PROBLEM: Copy out every line in the rows below that contains the word "wall".
— BEGIN MATERIAL —
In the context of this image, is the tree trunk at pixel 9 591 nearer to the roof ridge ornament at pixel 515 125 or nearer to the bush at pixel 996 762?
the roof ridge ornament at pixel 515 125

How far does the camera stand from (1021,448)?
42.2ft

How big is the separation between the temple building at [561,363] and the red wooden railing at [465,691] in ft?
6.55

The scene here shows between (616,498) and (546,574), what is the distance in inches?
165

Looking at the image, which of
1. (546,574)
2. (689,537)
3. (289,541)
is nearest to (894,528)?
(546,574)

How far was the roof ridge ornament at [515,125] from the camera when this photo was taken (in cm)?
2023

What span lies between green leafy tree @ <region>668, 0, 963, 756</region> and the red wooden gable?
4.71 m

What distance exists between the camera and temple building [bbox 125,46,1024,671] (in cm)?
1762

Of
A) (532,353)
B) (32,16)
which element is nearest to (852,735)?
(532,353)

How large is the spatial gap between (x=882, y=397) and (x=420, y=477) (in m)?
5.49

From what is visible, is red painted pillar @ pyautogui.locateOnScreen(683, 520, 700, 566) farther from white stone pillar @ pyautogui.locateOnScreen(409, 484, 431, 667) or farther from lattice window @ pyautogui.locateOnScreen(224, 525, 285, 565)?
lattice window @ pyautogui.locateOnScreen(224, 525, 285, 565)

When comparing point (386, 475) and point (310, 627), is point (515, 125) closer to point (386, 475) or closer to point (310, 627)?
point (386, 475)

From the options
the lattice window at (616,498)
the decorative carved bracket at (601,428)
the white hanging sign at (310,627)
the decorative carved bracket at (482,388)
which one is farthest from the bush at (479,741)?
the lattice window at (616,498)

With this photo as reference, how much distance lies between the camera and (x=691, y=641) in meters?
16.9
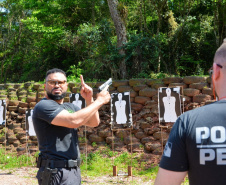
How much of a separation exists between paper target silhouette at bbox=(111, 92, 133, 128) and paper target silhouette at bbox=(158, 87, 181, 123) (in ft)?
2.45

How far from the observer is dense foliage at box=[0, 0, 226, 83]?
11055mm

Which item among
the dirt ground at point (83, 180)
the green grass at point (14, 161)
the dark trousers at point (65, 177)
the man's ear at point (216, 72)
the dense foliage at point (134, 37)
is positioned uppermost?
the dense foliage at point (134, 37)

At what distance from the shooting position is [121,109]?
776 centimetres

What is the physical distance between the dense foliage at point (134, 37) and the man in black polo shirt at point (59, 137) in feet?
25.5

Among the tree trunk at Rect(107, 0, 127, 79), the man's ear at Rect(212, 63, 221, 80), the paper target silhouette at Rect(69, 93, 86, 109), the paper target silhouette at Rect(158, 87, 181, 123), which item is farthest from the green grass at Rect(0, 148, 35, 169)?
the man's ear at Rect(212, 63, 221, 80)

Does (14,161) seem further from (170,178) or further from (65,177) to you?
(170,178)

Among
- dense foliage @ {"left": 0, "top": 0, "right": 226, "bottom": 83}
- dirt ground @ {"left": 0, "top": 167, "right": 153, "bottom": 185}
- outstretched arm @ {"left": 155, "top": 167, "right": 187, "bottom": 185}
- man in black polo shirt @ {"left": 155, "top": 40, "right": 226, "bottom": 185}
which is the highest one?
dense foliage @ {"left": 0, "top": 0, "right": 226, "bottom": 83}

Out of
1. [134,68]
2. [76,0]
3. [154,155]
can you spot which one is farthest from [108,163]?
[76,0]

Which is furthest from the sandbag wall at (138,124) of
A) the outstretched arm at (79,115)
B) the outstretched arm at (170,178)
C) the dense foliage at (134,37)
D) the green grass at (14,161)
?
the outstretched arm at (170,178)

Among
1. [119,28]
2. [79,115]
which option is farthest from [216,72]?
[119,28]

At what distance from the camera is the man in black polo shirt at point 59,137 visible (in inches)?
103

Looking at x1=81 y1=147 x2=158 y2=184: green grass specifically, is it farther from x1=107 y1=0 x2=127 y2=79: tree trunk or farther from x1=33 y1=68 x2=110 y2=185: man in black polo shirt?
x1=33 y1=68 x2=110 y2=185: man in black polo shirt

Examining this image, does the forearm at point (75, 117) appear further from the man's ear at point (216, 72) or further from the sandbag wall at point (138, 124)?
the sandbag wall at point (138, 124)

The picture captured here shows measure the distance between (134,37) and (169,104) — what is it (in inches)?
175
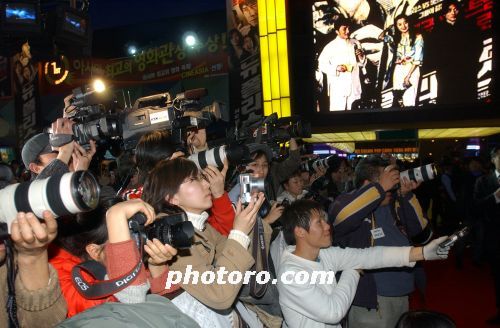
— END MATERIAL —
COMPLETED EXERCISE:
Which is furthest from the sandbag wall at (138,124) of
Examining this image, does the forearm at point (75, 117) appear further from the man's ear at point (216, 72) or further from the sandbag wall at point (138, 124)?
the sandbag wall at point (138, 124)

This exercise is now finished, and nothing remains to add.